## Task statement:
Every line of the material must be written out again unchanged.

## Records to process:
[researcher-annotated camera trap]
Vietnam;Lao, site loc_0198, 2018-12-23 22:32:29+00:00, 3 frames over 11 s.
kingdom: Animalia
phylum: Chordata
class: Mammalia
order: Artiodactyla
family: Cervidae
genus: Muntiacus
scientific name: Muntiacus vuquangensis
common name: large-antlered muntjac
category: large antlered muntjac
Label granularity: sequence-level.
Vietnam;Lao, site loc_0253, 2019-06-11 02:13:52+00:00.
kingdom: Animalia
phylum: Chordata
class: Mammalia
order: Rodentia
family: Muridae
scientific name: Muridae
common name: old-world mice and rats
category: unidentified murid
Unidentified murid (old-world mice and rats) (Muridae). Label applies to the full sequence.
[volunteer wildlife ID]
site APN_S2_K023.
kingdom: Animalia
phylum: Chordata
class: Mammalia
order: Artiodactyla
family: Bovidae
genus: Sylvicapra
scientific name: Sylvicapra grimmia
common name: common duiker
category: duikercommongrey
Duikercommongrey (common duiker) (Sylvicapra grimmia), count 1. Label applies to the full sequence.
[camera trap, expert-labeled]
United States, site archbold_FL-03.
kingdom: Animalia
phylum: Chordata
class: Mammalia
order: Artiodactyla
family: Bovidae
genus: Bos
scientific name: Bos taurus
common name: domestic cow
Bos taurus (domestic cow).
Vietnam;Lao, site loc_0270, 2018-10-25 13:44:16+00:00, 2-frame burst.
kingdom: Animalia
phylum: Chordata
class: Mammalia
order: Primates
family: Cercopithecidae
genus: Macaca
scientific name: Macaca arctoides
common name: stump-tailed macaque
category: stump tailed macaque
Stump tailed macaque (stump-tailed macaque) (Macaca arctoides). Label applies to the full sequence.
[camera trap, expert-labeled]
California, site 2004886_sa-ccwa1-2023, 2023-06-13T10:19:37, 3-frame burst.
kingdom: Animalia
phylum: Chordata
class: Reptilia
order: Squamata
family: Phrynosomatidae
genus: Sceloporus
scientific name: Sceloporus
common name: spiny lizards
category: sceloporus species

## Expected answer:
[researcher-annotated camera trap]
Vietnam;Lao, site loc_0198, 2018-12-23 22:32:29+00:00, 3 frames over 11 s.
kingdom: Animalia
phylum: Chordata
class: Mammalia
order: Artiodactyla
family: Cervidae
genus: Muntiacus
scientific name: Muntiacus vuquangensis
common name: large-antlered muntjac
category: large antlered muntjac
Label granularity: sequence-level.
Vietnam;Lao, site loc_0253, 2019-06-11 02:13:52+00:00.
kingdom: Animalia
phylum: Chordata
class: Mammalia
order: Rodentia
family: Muridae
scientific name: Muridae
common name: old-world mice and rats
category: unidentified murid
Unidentified murid (old-world mice and rats) (Muridae). Label applies to the full sequence.
[volunteer wildlife ID]
site APN_S2_K023.
kingdom: Animalia
phylum: Chordata
class: Mammalia
order: Artiodactyla
family: Bovidae
genus: Sylvicapra
scientific name: Sylvicapra grimmia
common name: common duiker
category: duikercommongrey
Duikercommongrey (common duiker) (Sylvicapra grimmia), count 1. Label applies to the full sequence.
[camera trap, expert-labeled]
United States, site archbold_FL-03.
kingdom: Animalia
phylum: Chordata
class: Mammalia
order: Artiodactyla
family: Bovidae
genus: Bos
scientific name: Bos taurus
common name: domestic cow
Bos taurus (domestic cow).
Vietnam;Lao, site loc_0270, 2018-10-25 13:44:16+00:00, 2-frame burst.
kingdom: Animalia
phylum: Chordata
class: Mammalia
order: Primates
family: Cercopithecidae
genus: Macaca
scientific name: Macaca arctoides
common name: stump-tailed macaque
category: stump tailed macaque
Stump tailed macaque (stump-tailed macaque) (Macaca arctoides). Label applies to the full sequence.
[camera trap, expert-labeled]
California, site 2004886_sa-ccwa1-2023, 2023-06-13T10:19:37, 3-frame burst.
kingdom: Animalia
phylum: Chordata
class: Reptilia
order: Squamata
family: Phrynosomatidae
genus: Sceloporus
scientific name: Sceloporus
common name: spiny lizards
category: sceloporus species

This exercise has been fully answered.